**DANE WEJŚCIOWE:**
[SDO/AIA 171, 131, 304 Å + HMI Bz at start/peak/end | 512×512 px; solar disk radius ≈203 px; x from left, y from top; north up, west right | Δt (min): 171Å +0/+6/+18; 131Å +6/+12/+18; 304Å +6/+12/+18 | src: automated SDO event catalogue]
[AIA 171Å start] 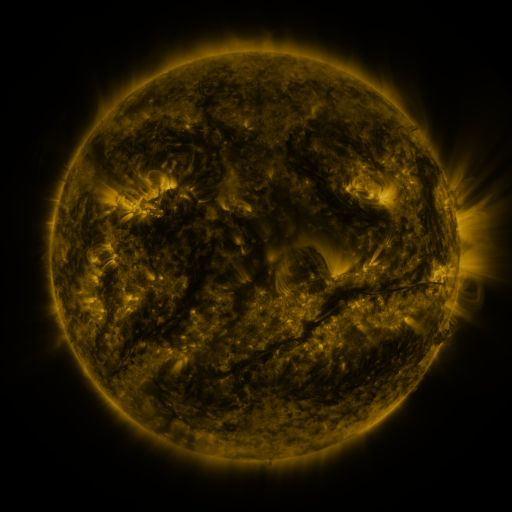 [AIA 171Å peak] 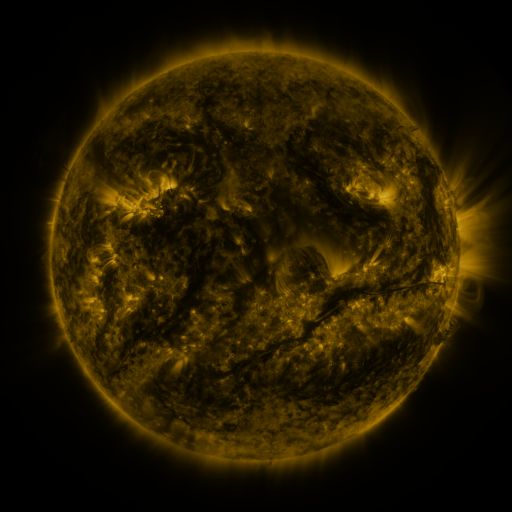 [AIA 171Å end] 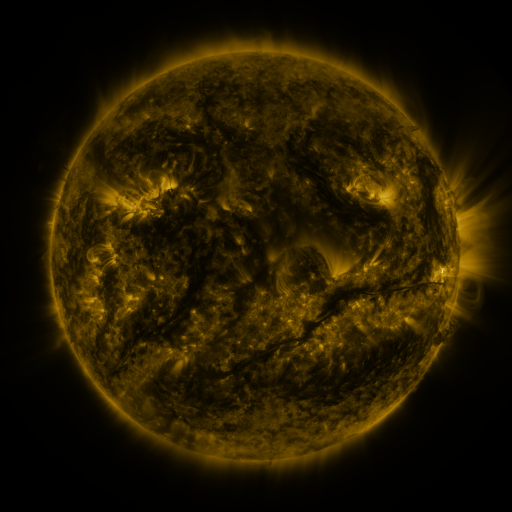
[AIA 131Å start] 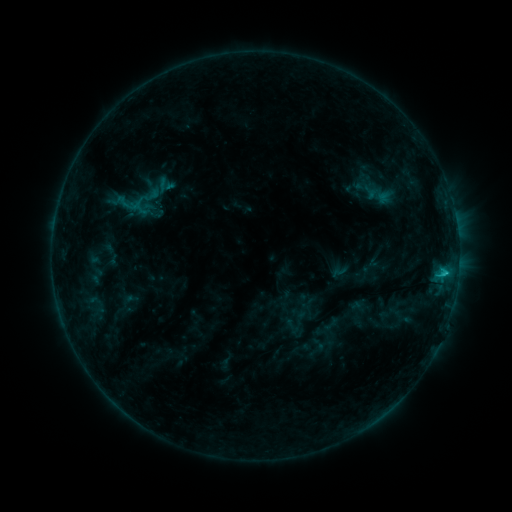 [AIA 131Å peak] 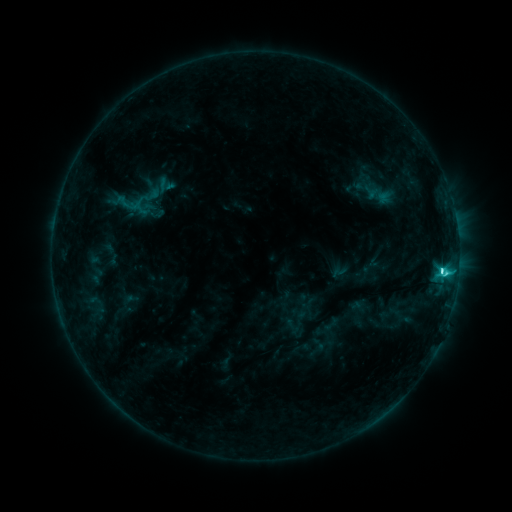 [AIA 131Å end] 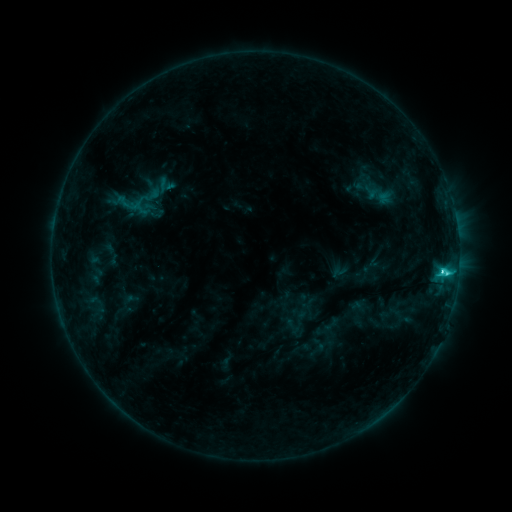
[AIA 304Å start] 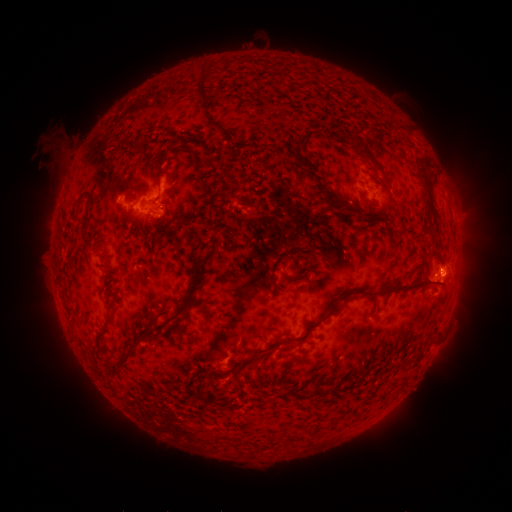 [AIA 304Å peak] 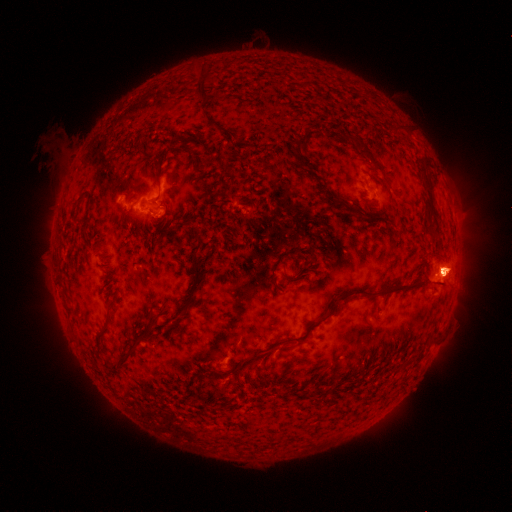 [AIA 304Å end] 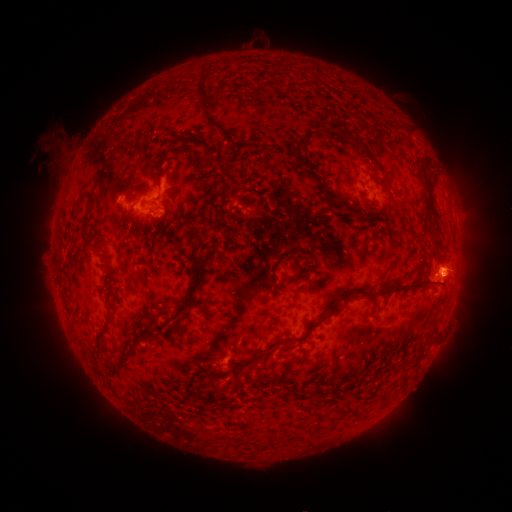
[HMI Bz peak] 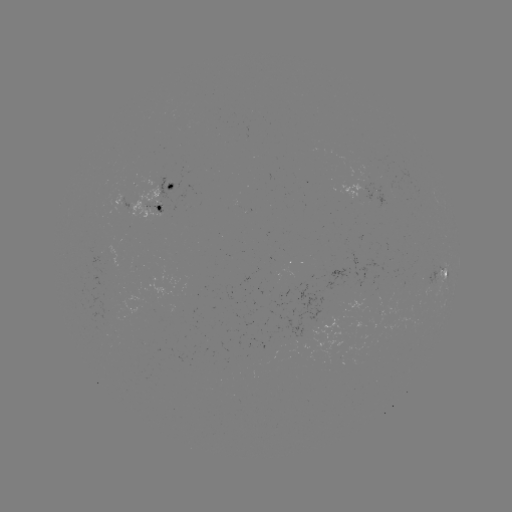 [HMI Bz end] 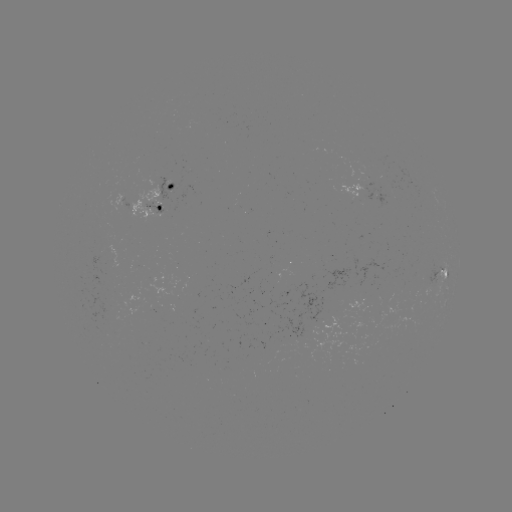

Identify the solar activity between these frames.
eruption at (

**ZADANIE:** Które wiersze powyższych danych zawierają ciąg „solar”? Wypisz je wszystkie, pamiętając, że wielkość liter ma znaczenie.

**ROZWIĄZANIE:**
[SDO/AIA 171, 131, 304 Å + HMI Bz at start/peak/end | 512×512 px; solar disk radius ≈203 px; x from left, y from top; north up, west right | Δt (min): 171Å +0/+6/+18; 131Å +6/+12/+18; 304Å +6/+12/+18 | src: automated SDO event catalogue]
Identify the solar activity between these frames.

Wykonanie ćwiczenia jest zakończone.